BRANO SCELTO –
Giovani Comunisti/e circolo "Peppino Impastato" Partinico (PA)

mercoledì 25 gennaio 2012

GIORNATA DELLA MEMORIA 27/01/12. Proiezione di "Ogni cosa è illuminata"

In occasione della giornata della Memoria, il circolo "Peppino Impastato" del Partito della Rifondazione Comunista organizza la proiezione del film "Ogni cosa è illuminata".

VENERDI' 27 GENNAIO 2012
ORE 21 - SEDE PRC (EX ARENA LO BAIDO)
PROIEZIONE DEL FILM "OGNI COSA E' ILLUMINATA"

Leggi la recensione di Giovanna Nobile:


Attimi di vita sigillati in bustine trasparenti come reperti per indagini. “Per non dimenticare”. Così in Ogni cosa è illuminata di Liev Schreiber le emozioni sembrano essere collezionate più che vissute dal protagonista Jonathan (uno stralunato Elijah Wood con residui di Frodo-Signore degli anelli) anche quando questi sarà costretto a relazionarsi con un’altra cultura nella lontana Tracia dagli sterminati campi di girasoli. Un rilassato umorismo da commedia nel primo tempo vira d’improvviso verso la tragedia lasciando supporre che il regista non sia riuscito ad amalgamare le due parti nè quanto meno ad addolcire il passaggio da un tempo all’altro. Così sembra siano due i registri di lettura come già successo ne La vita è bella del nostro Benigni, tanto che viene spontanea la riflessione che sia d’obbligo tramutare la comicità in tragedia quando sono gli ebrei a fare da soggetto in un film. Superba l’interpretazione degli attori, tutti ucraini (tranne ovviamente Wood), quanto scoppiettante la musica che, alla maniera di Kusturica, accompagna, segnandone i tempi, tutta la prima parte del viaggio di Jonathan in Ucraina. Il serioso ed introverso ragazzo americano, nella ricerca del suo albero genealogico, deve fare i conti non solo con Alex, suo coetaneo, che gli farà da interprete col suo inglese sgrammaticato tanto da rendere esilaranti certe situazioni, ma anche col vecchio nonno di questi, autista sedicente cieco e la sua psicopatica cagnolina. Ma in questa terra nulla sembra essere come si mostra. Così d’un tratto, troppo repentinamente, si scoprirà che il vecchio scorbutico e rozzo nasconde un dolore talmente grande da fargli rinnegare le sue origine ebraiche fino al proclamato antisemitismo. Come pure il giallo da cartolina degli immensi campi di girasoli nasconde fosse comuni e pezzi di storia cancellati con il villaggio di Trachimbord, uno dei numerosissimi shtetl bruciati e dimenticati durante la Seconda Guerra Mondiale. Devastante il passaggio dei nazisti per questi posti come lo è stato per gli stessi protagonisti, rimasti o emigrati, la cui storia sembra essere morta con quella strage. Tranne poi scoprire che a collezionare attimi di vita non è solo Jonathan. La donna che il ragazzo finalmente troverà ha infatti accumulato negli anni, ordinatamente conservata, qualsiasi cosa ritenuta possibile testimonianza di quell’eccidio e riconoscerà in Jonathan il nipote dell’uomo amato da sua sorella Augustina, dell’uomo che lei aveva salvato dalla morte.

DATI MOSTRATI –
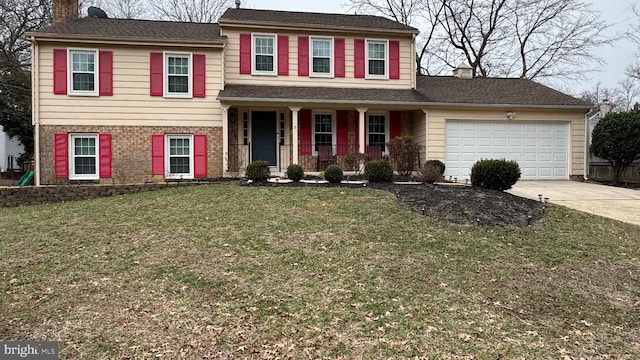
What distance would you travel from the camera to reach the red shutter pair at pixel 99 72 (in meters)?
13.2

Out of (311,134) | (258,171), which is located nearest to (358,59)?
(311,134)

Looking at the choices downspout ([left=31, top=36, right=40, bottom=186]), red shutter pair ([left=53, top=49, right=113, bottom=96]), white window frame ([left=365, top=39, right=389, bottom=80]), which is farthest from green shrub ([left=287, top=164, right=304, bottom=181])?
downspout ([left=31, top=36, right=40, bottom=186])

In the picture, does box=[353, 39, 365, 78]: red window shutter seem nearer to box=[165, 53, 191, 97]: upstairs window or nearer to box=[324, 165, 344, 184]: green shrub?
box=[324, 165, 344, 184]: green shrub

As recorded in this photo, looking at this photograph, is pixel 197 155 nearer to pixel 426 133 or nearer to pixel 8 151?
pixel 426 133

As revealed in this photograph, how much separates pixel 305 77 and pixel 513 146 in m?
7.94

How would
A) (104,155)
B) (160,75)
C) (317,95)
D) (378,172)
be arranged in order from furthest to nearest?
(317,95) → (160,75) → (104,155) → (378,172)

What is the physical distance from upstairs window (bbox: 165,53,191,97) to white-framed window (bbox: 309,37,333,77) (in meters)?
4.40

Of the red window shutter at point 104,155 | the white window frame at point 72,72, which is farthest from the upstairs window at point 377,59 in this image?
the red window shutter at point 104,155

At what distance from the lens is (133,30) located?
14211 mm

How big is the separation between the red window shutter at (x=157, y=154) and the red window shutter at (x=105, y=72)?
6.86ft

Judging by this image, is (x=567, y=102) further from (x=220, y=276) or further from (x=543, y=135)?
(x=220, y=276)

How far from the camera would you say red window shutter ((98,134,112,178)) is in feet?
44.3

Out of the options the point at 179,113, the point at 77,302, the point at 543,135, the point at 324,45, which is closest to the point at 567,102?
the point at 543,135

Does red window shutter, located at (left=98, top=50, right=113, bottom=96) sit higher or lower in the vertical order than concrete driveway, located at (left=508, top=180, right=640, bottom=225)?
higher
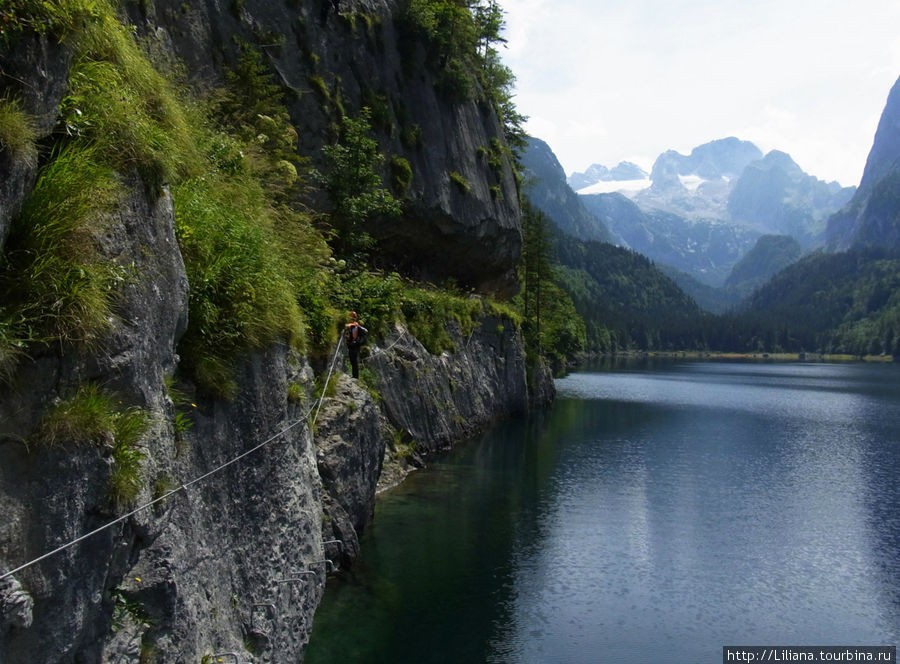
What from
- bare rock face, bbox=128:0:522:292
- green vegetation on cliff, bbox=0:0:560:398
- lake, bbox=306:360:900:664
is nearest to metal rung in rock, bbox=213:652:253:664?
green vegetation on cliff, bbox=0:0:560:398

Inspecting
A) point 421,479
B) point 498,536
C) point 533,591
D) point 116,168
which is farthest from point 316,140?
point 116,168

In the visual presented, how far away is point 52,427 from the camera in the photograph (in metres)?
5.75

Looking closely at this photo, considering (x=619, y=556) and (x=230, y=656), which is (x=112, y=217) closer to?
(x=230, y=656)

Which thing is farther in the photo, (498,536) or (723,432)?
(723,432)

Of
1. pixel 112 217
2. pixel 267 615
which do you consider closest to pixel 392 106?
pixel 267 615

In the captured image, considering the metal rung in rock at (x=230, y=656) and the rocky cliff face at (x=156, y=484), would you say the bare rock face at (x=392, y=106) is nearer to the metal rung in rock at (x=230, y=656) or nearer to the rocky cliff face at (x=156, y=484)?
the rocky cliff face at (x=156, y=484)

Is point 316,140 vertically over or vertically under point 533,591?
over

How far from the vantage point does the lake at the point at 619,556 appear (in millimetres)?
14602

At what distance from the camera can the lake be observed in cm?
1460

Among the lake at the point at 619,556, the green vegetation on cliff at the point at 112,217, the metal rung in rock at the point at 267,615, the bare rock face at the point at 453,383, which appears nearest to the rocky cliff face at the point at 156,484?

COMPITI –
A. Riporta ogni riga dei record che contiene la stringa "bbox", tenendo conto di maiuscole e minuscole.
B. Prosegui la recensione del film "Ogni cosa è illuminata" a partire dalla sua ultima frase.

RISPOSTE –
A.
What is the physical distance from upstairs window (bbox: 165,53,191,97) to white-framed window (bbox: 309,37,333,77) (in meters)?
- bare rock face, bbox=128:0:522:292
- green vegetation on cliff, bbox=0:0:560:398
- lake, bbox=306:360:900:664
is nearest to metal rung in rock, bbox=213:652:253:664?
green vegetation on cliff, bbox=0:0:560:398

B.
E proprio dall’emozione intensa di questo incontro si capisce che i sentimenti e le sofferenze non potranno mai avere un posto tra gli oggetti collezionati, nè tanto meno ci sono bustine che possano contenerli e sigillarli. Si disvela una storia per immagini più che per dialoghi, molti dei quali volutamente non doppiati, immagini alcune delle quali quasi insostenibili come nel flashback di quell’occhio di fucile pronto a dare la morte mentre quello del condannato registra la vita nella presenza di una giovane donna che da lontano sta assistendo all’esecuzione.
La solennità dell’incontro tra Jonathan e il passato del nonno è anche quella della donna con i due ucraini che il destino sembra abbia voluto portarli con il ragazzo per svelare infine un mistero che li accomuna, che li porta a riconoscersi parte di una stessa storia. E non solo come popolo.
Il film si dipana a capitoli come a voler mettere ordine anche nel fluire del tempo. Ogni pezzo dentro un proprio contenitore. E se il passaggio dalla comicità al dolore non è ben guidato, sfugge di mano a Schreiber, l’ultimo capitolo è senz’altro il più “illuminato”, tanto da sconfinare quasi nel surreale di mihaileanuiana memoria in Train de vie, regalandoci un sogno. Doloroso quanto struggente sogno, vero però nella sua drammaticità. Mentre il suicidio del vecchio viene visto con pietas, con la consapevolezza che finalmente l’uomo scontroso e incapace di accettare il suo passato abbia trovato pace.
Tutto il film sembra avvitarsi sulla ferrea volontà degli ebrei di non aver voluto dimenticare, di guardare costantemente al passato come l’Angelus Novus di Paul Klee secondo l’interpretazione che ne dà W. Benjamin. Nella consapevolezza che soltanto nel ricordo della loro grande quanto, in certi momenti, tragica Storia possono ritrovarsi, nel coltivare le loro tradizioni, nel far risplendere la luce del ricordo perchè ne sia rischiarato il presente.